Vincent appeared at the door, smiling. “All right, Pete,” I said, loud, “just go to the office, they’ll have contractual stuff, somebody will take care of you.”
“Wow,” Alex said. “Wait until you see his house.”
28
Rich people move to the Tucson foothills, underneath the southern slopes of the Santa Catalina Mountains. The somewhat rich houses lie along the lower edges of the foothills, the fairly rich own more or less land but are higher up. The super-rich, those whose money is managed by others, live up in the canyons. During the disastrous Mount Lemmon fire two years before, firefighters drew their line in the desert when fire-fingers came down Ventana Canyon and threatened multimillion-dollar homes. Not that these firefighters valued property, the fire had burned too long, destroyed too many homes to allow it to continue. By chance, the richest homes in the path of the fire lay south of the fire lanes.

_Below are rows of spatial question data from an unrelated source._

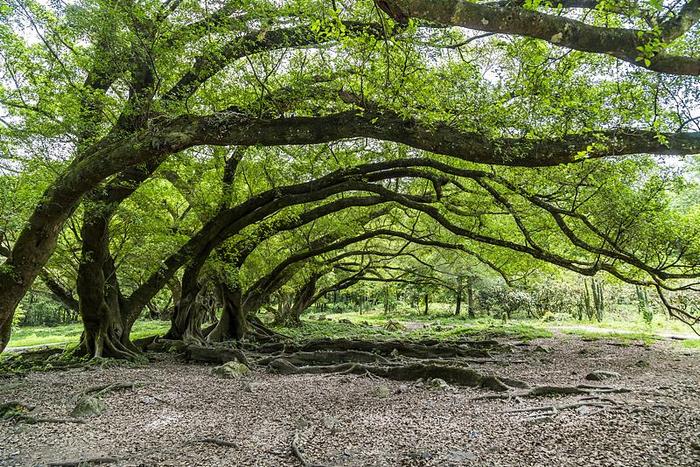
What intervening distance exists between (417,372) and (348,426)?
3259 millimetres

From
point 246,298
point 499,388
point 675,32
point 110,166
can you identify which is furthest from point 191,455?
point 246,298

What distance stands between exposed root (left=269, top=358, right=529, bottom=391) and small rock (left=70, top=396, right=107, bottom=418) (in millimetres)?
4129

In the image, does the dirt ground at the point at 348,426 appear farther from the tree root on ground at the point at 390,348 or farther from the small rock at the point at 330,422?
the tree root on ground at the point at 390,348

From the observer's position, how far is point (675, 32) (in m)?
3.39

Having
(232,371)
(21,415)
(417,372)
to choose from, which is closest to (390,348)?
(417,372)

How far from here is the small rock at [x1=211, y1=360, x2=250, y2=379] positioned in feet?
29.0

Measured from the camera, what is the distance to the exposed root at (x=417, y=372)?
712 cm

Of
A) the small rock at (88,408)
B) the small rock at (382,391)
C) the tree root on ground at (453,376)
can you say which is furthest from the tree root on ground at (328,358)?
the small rock at (88,408)

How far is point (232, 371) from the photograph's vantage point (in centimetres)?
895

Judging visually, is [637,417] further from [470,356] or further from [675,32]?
[470,356]

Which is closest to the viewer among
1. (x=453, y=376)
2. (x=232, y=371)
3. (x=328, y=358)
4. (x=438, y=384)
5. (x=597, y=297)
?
(x=438, y=384)

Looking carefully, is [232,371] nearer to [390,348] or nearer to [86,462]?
[390,348]

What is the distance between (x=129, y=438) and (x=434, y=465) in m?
3.36

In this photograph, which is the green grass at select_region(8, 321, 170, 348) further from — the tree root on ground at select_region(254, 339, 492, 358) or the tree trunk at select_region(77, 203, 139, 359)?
the tree root on ground at select_region(254, 339, 492, 358)
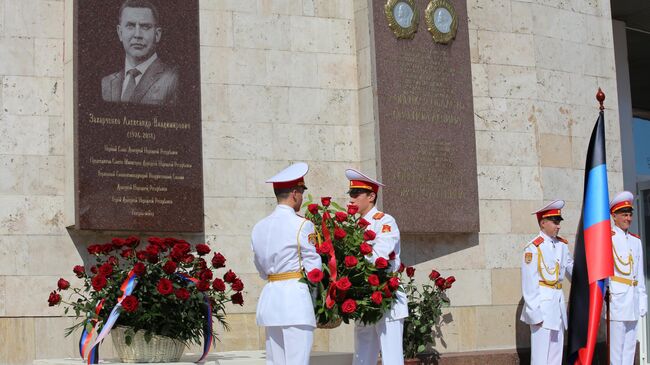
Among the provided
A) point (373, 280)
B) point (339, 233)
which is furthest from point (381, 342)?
point (339, 233)

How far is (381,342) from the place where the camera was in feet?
25.1

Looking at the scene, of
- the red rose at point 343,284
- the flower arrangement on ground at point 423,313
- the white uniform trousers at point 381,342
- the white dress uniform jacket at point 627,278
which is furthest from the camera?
the white dress uniform jacket at point 627,278

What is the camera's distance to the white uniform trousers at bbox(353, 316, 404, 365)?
763 cm

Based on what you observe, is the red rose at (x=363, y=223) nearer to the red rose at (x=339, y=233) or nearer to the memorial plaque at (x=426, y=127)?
the red rose at (x=339, y=233)

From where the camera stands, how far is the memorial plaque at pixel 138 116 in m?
8.67

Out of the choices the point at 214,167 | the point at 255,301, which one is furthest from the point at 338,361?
the point at 214,167

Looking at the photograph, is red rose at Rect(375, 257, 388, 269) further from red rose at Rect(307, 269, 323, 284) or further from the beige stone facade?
the beige stone facade

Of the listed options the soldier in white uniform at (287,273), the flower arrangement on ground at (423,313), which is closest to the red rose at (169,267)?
the soldier in white uniform at (287,273)

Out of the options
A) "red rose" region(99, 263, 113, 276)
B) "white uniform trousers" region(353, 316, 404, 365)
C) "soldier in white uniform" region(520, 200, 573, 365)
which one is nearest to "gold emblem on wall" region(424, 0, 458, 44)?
"soldier in white uniform" region(520, 200, 573, 365)

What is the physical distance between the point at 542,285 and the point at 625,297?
790 millimetres

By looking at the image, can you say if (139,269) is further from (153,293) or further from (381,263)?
(381,263)

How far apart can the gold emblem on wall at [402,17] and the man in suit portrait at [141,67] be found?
82.8 inches

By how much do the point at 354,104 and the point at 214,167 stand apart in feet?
4.93

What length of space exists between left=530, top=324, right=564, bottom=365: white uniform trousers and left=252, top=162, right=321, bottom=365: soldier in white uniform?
3.51 meters
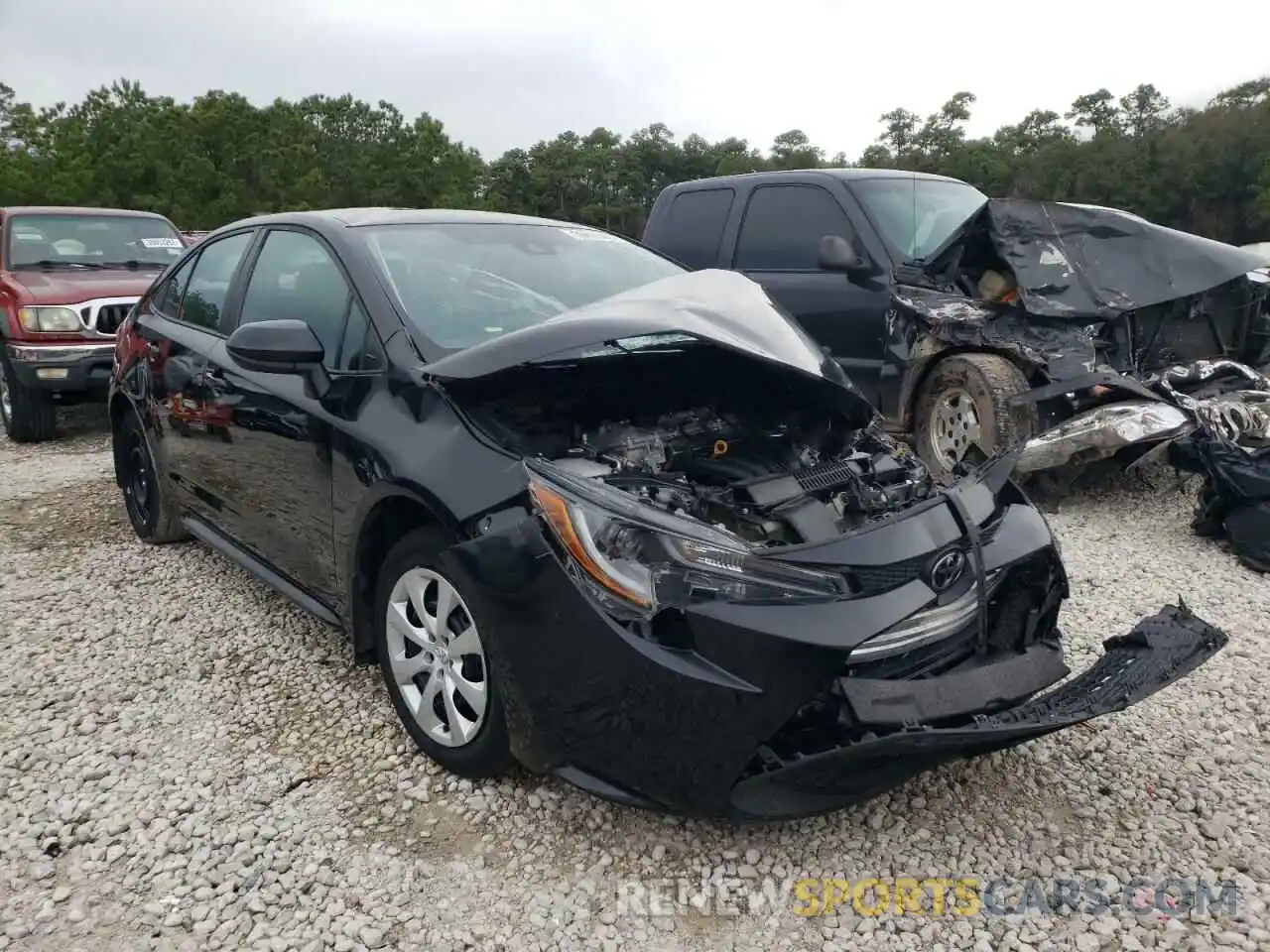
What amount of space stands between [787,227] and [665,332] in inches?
168

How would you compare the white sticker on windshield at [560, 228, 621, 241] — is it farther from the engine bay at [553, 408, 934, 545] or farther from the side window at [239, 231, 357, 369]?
the engine bay at [553, 408, 934, 545]

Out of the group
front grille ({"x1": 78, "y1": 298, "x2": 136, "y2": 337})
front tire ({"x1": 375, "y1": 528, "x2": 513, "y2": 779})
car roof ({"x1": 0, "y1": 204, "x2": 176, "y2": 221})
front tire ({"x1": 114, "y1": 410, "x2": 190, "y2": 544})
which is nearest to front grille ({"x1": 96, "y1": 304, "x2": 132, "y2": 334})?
front grille ({"x1": 78, "y1": 298, "x2": 136, "y2": 337})

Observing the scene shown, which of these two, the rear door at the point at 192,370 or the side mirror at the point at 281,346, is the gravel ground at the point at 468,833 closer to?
the rear door at the point at 192,370

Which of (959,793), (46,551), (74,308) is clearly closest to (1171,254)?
(959,793)

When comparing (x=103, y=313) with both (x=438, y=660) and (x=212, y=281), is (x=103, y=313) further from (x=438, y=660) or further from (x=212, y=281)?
(x=438, y=660)

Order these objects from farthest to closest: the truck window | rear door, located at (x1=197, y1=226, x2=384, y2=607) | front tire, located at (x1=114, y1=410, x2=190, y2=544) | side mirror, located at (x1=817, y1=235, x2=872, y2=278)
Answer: the truck window → side mirror, located at (x1=817, y1=235, x2=872, y2=278) → front tire, located at (x1=114, y1=410, x2=190, y2=544) → rear door, located at (x1=197, y1=226, x2=384, y2=607)

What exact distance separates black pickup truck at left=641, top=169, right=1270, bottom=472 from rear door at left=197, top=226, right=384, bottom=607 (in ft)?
11.1

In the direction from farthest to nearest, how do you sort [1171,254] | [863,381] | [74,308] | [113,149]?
[113,149] < [74,308] < [863,381] < [1171,254]

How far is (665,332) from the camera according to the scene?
99.3 inches

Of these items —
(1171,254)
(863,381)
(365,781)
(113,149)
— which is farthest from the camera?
(113,149)

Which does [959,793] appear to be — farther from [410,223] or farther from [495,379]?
[410,223]

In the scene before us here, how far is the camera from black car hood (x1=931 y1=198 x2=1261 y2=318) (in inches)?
204

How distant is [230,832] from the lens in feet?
8.25

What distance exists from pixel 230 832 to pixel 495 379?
4.76 feet
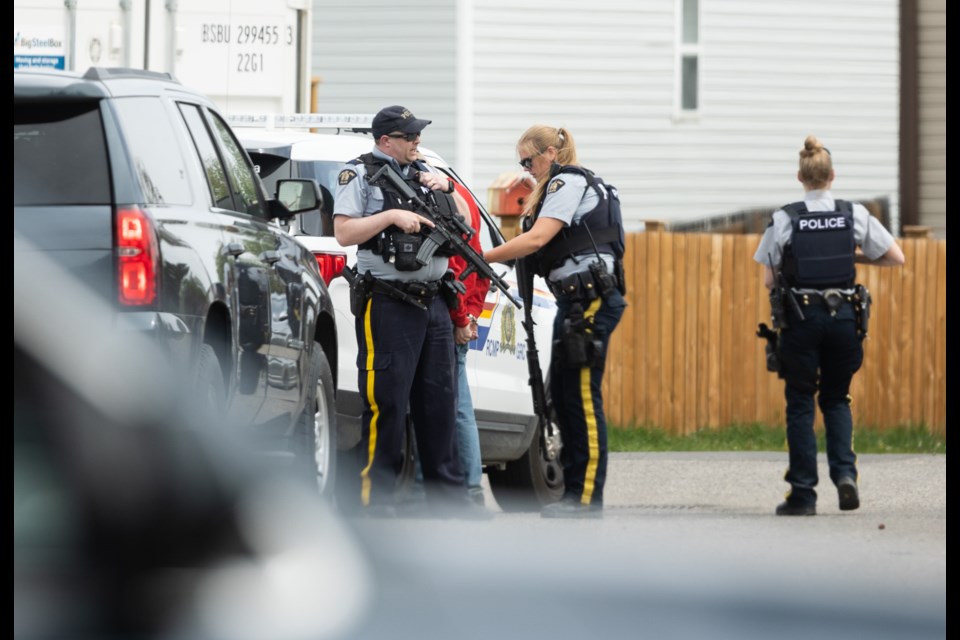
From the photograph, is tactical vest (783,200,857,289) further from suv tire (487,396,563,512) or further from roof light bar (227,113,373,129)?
roof light bar (227,113,373,129)

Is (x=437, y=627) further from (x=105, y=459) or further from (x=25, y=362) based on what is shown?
(x=25, y=362)

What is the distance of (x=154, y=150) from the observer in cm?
554

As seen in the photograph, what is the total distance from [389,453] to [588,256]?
1.25 metres

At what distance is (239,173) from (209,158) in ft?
1.43

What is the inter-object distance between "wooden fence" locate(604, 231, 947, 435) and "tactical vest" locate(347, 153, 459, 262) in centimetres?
692

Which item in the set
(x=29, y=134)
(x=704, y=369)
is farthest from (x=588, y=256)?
(x=704, y=369)

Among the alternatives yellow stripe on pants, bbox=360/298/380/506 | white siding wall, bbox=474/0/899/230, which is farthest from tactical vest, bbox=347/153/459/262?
white siding wall, bbox=474/0/899/230

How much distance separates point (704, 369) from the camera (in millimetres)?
14484

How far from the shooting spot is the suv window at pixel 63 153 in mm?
3654

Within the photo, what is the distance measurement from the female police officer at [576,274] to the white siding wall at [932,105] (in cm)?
1412

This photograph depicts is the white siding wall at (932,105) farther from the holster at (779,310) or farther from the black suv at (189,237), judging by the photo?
the black suv at (189,237)

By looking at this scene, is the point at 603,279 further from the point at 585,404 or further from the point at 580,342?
the point at 585,404

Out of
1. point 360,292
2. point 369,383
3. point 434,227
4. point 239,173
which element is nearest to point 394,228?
point 434,227

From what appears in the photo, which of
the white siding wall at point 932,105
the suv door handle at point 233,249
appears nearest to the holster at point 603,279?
the suv door handle at point 233,249
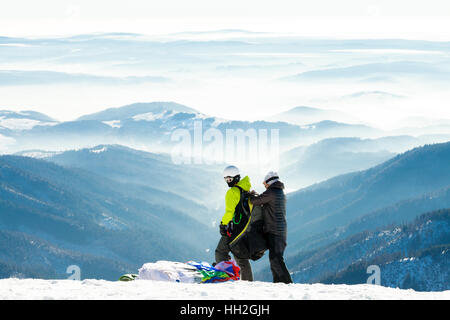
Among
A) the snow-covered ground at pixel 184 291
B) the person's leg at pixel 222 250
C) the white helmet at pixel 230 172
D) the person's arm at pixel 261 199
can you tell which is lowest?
the person's leg at pixel 222 250

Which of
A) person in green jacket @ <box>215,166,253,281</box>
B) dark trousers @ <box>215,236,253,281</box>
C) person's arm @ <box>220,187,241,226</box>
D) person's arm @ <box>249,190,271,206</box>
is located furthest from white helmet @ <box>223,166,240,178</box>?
dark trousers @ <box>215,236,253,281</box>

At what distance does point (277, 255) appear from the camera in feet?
78.9

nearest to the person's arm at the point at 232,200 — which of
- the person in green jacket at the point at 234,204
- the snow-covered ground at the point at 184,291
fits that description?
the person in green jacket at the point at 234,204

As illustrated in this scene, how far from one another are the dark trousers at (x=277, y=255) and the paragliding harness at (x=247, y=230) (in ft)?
0.94

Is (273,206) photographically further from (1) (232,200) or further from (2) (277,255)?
(2) (277,255)

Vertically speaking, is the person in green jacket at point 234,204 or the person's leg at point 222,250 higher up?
the person in green jacket at point 234,204

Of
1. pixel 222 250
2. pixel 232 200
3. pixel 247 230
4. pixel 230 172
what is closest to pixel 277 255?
pixel 247 230

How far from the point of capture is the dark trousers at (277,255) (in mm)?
23922

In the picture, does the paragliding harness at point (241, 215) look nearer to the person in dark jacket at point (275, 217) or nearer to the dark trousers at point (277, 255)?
the person in dark jacket at point (275, 217)

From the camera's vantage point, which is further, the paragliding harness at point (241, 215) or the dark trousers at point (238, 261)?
the dark trousers at point (238, 261)
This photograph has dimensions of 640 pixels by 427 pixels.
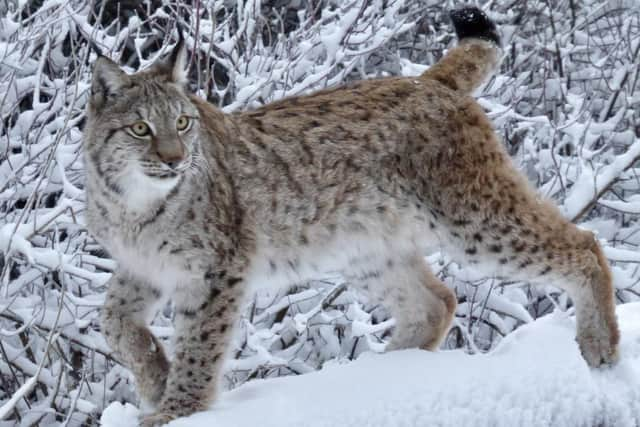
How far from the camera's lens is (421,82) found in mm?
4746

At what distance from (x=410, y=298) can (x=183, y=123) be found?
1314mm

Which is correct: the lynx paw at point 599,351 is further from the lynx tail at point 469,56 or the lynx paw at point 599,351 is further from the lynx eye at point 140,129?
the lynx eye at point 140,129

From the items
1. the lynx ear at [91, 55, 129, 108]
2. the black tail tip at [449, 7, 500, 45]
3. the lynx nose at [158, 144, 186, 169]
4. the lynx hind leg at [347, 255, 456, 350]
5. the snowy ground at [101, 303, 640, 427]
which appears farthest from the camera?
the black tail tip at [449, 7, 500, 45]

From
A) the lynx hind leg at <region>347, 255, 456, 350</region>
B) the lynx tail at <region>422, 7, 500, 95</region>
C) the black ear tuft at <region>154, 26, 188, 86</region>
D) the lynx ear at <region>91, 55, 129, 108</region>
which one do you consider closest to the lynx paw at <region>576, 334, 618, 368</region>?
the lynx hind leg at <region>347, 255, 456, 350</region>

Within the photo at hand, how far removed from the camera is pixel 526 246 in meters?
4.59

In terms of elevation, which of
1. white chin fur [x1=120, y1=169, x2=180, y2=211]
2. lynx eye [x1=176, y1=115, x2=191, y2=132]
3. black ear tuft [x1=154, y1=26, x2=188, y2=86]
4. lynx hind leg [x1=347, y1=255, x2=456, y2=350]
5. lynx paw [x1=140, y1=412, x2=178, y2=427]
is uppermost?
black ear tuft [x1=154, y1=26, x2=188, y2=86]

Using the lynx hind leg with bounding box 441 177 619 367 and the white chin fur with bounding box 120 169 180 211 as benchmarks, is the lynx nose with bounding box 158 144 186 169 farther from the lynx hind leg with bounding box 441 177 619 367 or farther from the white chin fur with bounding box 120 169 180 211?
the lynx hind leg with bounding box 441 177 619 367

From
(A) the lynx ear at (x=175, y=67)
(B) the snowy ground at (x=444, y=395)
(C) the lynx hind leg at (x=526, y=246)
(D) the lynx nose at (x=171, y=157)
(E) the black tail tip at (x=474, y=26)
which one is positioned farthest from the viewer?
(E) the black tail tip at (x=474, y=26)

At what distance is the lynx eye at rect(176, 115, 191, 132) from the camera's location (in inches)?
161

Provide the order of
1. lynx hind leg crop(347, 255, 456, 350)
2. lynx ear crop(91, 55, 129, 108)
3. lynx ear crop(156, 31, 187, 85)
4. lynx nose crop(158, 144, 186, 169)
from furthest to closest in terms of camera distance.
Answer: lynx hind leg crop(347, 255, 456, 350)
lynx ear crop(156, 31, 187, 85)
lynx ear crop(91, 55, 129, 108)
lynx nose crop(158, 144, 186, 169)

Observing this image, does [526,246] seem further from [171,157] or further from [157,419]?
[157,419]

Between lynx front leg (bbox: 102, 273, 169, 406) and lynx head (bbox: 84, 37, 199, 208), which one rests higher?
lynx head (bbox: 84, 37, 199, 208)

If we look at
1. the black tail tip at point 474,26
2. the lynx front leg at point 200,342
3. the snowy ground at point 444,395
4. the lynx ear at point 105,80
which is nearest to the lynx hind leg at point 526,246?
the snowy ground at point 444,395

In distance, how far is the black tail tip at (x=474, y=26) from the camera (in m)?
5.00
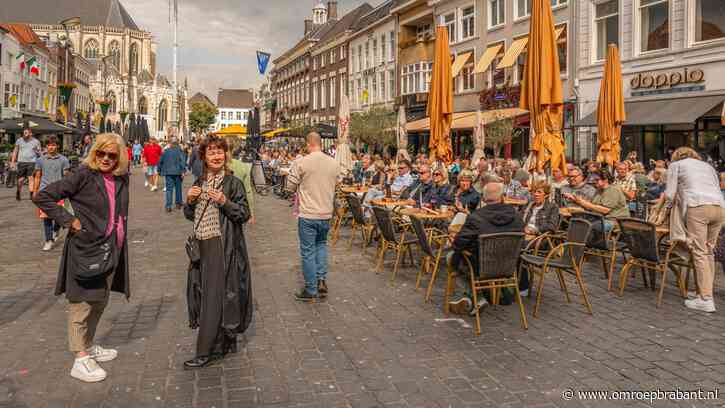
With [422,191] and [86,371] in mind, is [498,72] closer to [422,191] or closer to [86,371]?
[422,191]

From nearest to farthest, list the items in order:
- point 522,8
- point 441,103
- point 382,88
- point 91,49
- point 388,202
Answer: point 388,202, point 441,103, point 522,8, point 382,88, point 91,49

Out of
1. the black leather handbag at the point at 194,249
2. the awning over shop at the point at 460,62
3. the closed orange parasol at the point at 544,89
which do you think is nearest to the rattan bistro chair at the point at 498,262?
the black leather handbag at the point at 194,249

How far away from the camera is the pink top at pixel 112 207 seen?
4332 millimetres

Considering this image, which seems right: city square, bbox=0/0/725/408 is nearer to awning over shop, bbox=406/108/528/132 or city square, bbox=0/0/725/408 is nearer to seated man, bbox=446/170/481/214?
seated man, bbox=446/170/481/214

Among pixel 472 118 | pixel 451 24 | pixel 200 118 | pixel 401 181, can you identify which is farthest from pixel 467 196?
pixel 200 118

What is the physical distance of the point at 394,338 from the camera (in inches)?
211

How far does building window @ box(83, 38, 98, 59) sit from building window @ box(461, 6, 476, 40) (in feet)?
246

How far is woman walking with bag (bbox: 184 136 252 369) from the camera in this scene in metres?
4.56

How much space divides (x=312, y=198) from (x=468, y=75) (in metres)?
27.4

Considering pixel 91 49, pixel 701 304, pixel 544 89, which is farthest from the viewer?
pixel 91 49

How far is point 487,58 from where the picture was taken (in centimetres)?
2938

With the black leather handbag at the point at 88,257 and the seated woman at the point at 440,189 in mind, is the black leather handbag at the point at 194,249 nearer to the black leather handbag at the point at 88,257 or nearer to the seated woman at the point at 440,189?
the black leather handbag at the point at 88,257

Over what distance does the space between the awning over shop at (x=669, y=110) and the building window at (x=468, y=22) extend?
500 inches

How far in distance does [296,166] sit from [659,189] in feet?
24.7
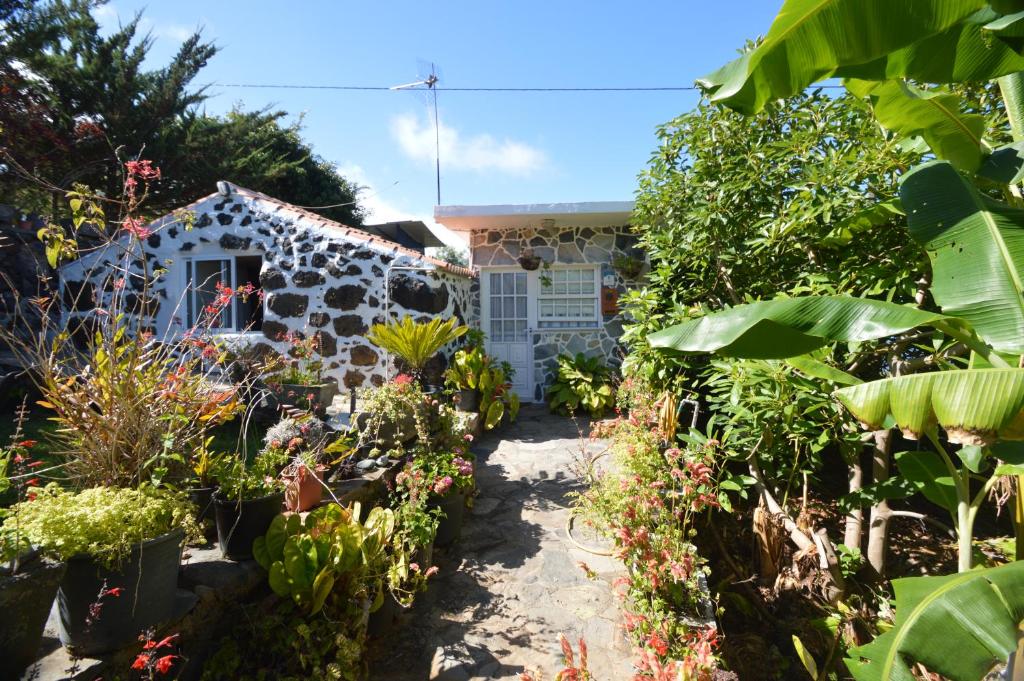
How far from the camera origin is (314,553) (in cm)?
239

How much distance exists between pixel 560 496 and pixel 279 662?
2.84 metres

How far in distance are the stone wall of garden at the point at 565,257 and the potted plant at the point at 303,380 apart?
10.9 ft

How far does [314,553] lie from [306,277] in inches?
226

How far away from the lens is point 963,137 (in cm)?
195

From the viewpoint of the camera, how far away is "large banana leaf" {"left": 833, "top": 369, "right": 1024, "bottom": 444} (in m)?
1.25

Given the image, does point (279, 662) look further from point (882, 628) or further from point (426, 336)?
point (426, 336)

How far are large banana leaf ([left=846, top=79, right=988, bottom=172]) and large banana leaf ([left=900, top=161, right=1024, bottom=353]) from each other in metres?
0.17

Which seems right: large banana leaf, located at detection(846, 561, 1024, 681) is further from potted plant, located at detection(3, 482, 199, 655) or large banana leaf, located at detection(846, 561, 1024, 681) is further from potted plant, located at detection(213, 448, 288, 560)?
potted plant, located at detection(213, 448, 288, 560)

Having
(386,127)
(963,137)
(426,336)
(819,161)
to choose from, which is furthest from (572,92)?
(963,137)

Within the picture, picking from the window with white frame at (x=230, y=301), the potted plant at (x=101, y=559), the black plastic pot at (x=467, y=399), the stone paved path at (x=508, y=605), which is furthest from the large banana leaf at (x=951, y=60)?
the window with white frame at (x=230, y=301)

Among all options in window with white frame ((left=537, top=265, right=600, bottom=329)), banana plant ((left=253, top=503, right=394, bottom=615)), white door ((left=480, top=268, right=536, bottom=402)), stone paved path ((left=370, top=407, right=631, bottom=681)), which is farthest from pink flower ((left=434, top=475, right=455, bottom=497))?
window with white frame ((left=537, top=265, right=600, bottom=329))

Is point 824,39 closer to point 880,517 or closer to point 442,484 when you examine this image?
point 880,517

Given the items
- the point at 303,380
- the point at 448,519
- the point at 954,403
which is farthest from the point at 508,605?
the point at 303,380

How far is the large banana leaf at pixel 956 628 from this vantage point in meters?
1.30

I’d driven along some of these roads, seen the houses from the road and thought little of their value. Ten miles farther south, a million-dollar home might bring only a few hundred thousand. But I wasn’t prepared for Vincent’s hacienda.
Somewhere off Sunrise, east of the restaurant, we turned south on a foothill road, lights from Tucson glinting in a one-hundred-eighty-degree panorama that disappeared momentarily as we dropped into a wash and to a cul-de-sac with four mailboxes. Cruising slowly up the far left drive, we came to a wrought-iron gate set between two massive stone pillars, an iron-bar fence stretching in both directions away from the gate. Vincent pushed a button near his seat and the gate swung open. We wound around and uphill, ending on a wide paved lot fronting a five-car garage.